## 文書の抜粋
• • • • • • •
私は子どもが欲しいと言ったりいらないと言ったり、この1年の間に妊活らしきものに挑戦してみたりしてみなかったりした。そしてしばらく妊活はいいや、となっていたのが最近までだ。


きっかけは友人が子連れで我が家に遊びに来てくれたことだった。その子が家に遊びに来てくれる前、私は少し緊張していた。私の住んでいるところのすぐ近くにはイオンモールがあるのだが、そこできゃあきゃあとはしゃぐ子どもの声を聞いて、正直にいうと「うるさいなあ」と思ったり、気分が悪くなって発作が出たりしていたからだ。私は元々子どもが大好きだったはずなのに、自分が妊娠するかもしれない立場に置かれてみると、子どもというのは異質な存在であり、自分にとっては異物になってしまっていた。そんな子どもが我が家に遊びに来る。どうしよう、大丈夫かな。


友人のお子さんは小学生で、利発そうな女の子だった。私は初めて彼女と玄関先で出会って、「かわいいなあ」と思った。とても月並みな感想だけれど。その子も最初は緊張していたようだが、徐々に私と打ち解けてくれて、最新のたまごっちではどんなことができるのだとか、算数のドリルでどんな問題が解けるのだとか、バレエを習っていて開脚がこんなにできるだとか、様々なことを私に教えてくれた。私はついついその子と話すのに夢中になってしまって、友人と話すのを置いてけぼりにしてしまったくらいだ。その子が最近のプログラミング学習はこんなことをやるんだということをタブレットで教えてくれるというので、思わず私はソフトウェアエンジニアの夫を呼びつけて(夫は自室に引きこもっていた)、ねえこんなことをするみたいだよと皆で一緒になってワアワアと盛り上がった。夫は女の子とどうコミュニケーションをとっていいかわからなかったようで、私の友人と二人で盛り上がっていて、私は夢中になってその子とふたりで「こんなこともできるんだね!」「おばちゃんそんな算数の問題解けないやぁ、教えてよ〜」「おばちゃんの子どものときのたまごっちと全然違うなぁ」「たまごっちにフォーをおやつであげるの?おしゃれな食べ物食べるんだねえ」「おばちゃんもそのゲームやってみていい?」とたくさん会話した。

正直言ってとても、とても楽しかった。

別の友人が高齢出産したことも大きな影響を私にもたらした。月齢フォトとしてあげている娘さんの写真が可愛くてしょうがなく、私は神戸に住む彼女の家に遊びに行った。生後半年ほどの娘さんに会いにいくのに、パニック発作を抱えながら1時間半かけて神戸までひとりで遊びに行った。生後半年の赤ちゃんは本当に天使のような可愛さを全身で表現していて、というかそこに居るだけで、泣いていても笑っていても可愛いくて、心の底から赤ちゃんがいる、子どもがいるっていいなあと思えた。
• • • • • • •
(保存されたデータ項目)
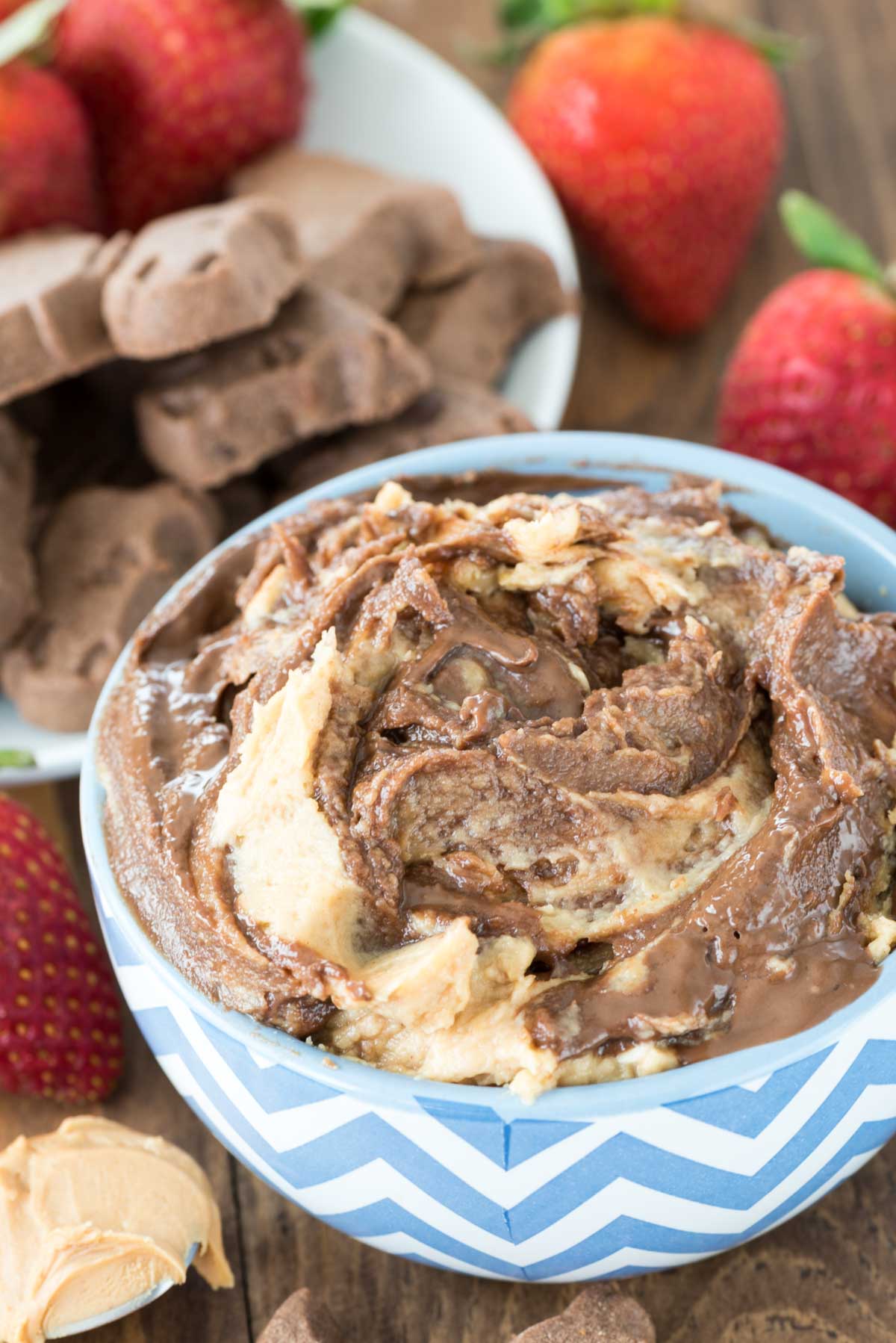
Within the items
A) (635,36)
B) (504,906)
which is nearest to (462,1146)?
(504,906)

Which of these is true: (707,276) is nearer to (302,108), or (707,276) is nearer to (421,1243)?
(302,108)

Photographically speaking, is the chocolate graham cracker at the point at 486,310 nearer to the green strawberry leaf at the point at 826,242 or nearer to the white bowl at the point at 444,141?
the white bowl at the point at 444,141

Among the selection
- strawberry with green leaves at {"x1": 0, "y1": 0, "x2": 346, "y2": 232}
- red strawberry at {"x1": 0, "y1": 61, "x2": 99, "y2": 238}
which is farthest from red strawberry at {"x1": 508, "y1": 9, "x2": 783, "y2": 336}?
red strawberry at {"x1": 0, "y1": 61, "x2": 99, "y2": 238}

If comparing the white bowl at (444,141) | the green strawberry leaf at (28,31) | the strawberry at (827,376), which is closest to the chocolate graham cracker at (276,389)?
the white bowl at (444,141)

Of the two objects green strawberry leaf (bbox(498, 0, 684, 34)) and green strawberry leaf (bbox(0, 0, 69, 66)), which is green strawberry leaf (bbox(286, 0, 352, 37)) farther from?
green strawberry leaf (bbox(0, 0, 69, 66))

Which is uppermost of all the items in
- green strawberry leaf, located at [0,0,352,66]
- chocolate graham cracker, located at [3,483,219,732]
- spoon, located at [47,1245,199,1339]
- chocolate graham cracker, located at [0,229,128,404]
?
green strawberry leaf, located at [0,0,352,66]
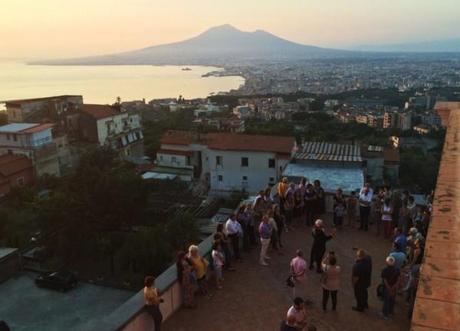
• • • • • • •
## 作業指示
1/ 文書の抜粋の「私は子どもが欲しいと言ったり」から「る。どうしよう、大丈夫かな。」までを両端も含めて書き直し、その際「イオンモール」を「ショッピングモール」に入れ替えること。
2/ 文書の抜粋によると、遊びに来た友人のお子さんが習っていたのは何か。
保存された項目はここでは使わない。

## 解答例
1/
私は子どもが欲しいと言ったりいらないと言ったり、この1年の間に妊活らしきものに挑戦してみたりしてみなかったりした。そしてしばらく妊活はいいや、となっていたのが最近までだ。


きっかけは友人が子連れで我が家に遊びに来てくれたことだった。その子が家に遊びに来てくれる前、私は少し緊張していた。私の住んでいるところのすぐ近くにはショッピングモールがあるのだが、そこできゃあきゃあとはしゃぐ子どもの声を聞いて、正直にいうと「うるさいなあ」と思ったり、気分が悪くなって発作が出たりしていたからだ。私は元々子どもが大好きだったはずなのに、自分が妊娠するかもしれない立場に置かれてみると、子どもというのは異質な存在であり、自分にとっては異物になってしまっていた。そんな子どもが我が家に遊びに来る。どうしよう、大丈夫かな。

2/ バレエ